Scientific classification
- Kingdom: Fungi
- Division: Basidiomycota
- Class: Agaricomycetes
- Order: Agaricales
- Family: Lycoperdaceae
- Genus: Lycoperdon
- Species: L. perlatum
- Binomial name: Lycoperdon perlatum Pers. (1796)
- Synonyms: Lycoperdon gemmatum Batsch (1783); Lycoperdon gemmatum var. perlatum (Pers.) Fr. (1829); Lycoperdon bonordenii Massee (1887); Lycoperdon perlatum var. bonordenii (Massee) Perdeck (1950);

= Lycoperdon perlatum =

- Genus: Lycoperdon
- Species: perlatum
- Authority: Pers. (1796)
- Conservation status: LC
- Synonyms: Lycoperdon gemmatum Batsch (1783), Lycoperdon gemmatum var. perlatum (Pers.) Fr. (1829), Lycoperdon bonordenii Massee (1887), Lycoperdon perlatum var. bonordenii (Massee) Perdeck (1950)

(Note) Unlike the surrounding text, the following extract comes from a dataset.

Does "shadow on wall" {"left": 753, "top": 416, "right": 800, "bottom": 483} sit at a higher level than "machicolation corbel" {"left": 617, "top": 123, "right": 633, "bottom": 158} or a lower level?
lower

Species of puffball fungus in the family Agaricaceae with a cosmopolitan distribution

Lycoperdon perlatum, popularly known as the common puffball, warted puffball, gem-studded puffball or devil's snuff-box, is a species of puffball fungus in the family Agaricaceae. It is a medium-sized puffball with a round fruit body tapering to a wide stalk, and dimensions of 1.5 to 6 cm wide by 3 to 10 cm tall. It is off-white with a top covered in short spiny bumps or "jewels", which are easily rubbed off to leave a netlike pattern on the surface. When mature it becomes brown and a hole in the top opens to release spores in a burst when the body is compressed by touch or falling raindrops.

Common puffball, releasing spores in a burst by compressing the body

A widespread species with a cosmopolitan distribution, the species grows in fields, gardens, and grassy clearings. It is edible when young and the internal flesh is completely white, although care must be taken to avoid confusion with immature fruit bodies of poisonous Amanita species. L. perlatum can usually be distinguished from similar puffballs by differences in surface texture. Several chemical compounds have been isolated and identified from the fruit bodies of L. perlatum, including sterol derivatives, volatile compounds that give the puffball its flavor and odor, and the unusual amino acid lycoperdic acid. Extracts of the puffball have antimicrobial and antifungal activities.

==Taxonomy==
The species was first described in the scientific literature in 1796 by mycologist Christiaan Hendrik Persoon. Synonyms include Lycoperdon gemmatum (as described by August Batsch in 1783), the variety L. gemmatum var. perlatum (published by Elias Magnus Fries in 1829), L. bonordenii (George Edward Massee, 1887), and L. perlatum var. bonordenii (A. C. Perdeck, 1950).

L. perlatum is the type species of the genus Lycoperdon. Molecular analyses suggest a close phylogenetic relationship with L. marginatum.

The specific epithet perlatum is Latin for "widespread". It is commonly known as the common puffball, the gem-studded puffball (or gemmed puffball), the warted puffball, or the devil's snuff-box; Samuel Frederick Gray called it the pearly puff-ball in his 1821 work A Natural Arrangement of British Plants. Because some indigenous peoples believed that the spores caused blindness, the puffball has some local names such as "blindman's bellows" and "no-eyes".

==Description==
The fruit body ranges in shape from pear-like with a flattened top, to nearly spherical, and reaches dimensions of 1.5 to 6 cm wide by 3 to 9 cm tall. It has a stem-like base, and is whitish before browning in age. The outer surface of the fruit body (the exoperidium) is covered in short cone-shaped spines that are interspersed with granular warts. The spines, which are whitish, gray, or brown, can be easily rubbed off, and leave reticulate pock marks or scars after they are removed. The base of the puffball is thick. It is initially white, but turns yellow, olive, or brownish in age. The reticulate pattern resulting from the rubbed-off spines is less evident on the base.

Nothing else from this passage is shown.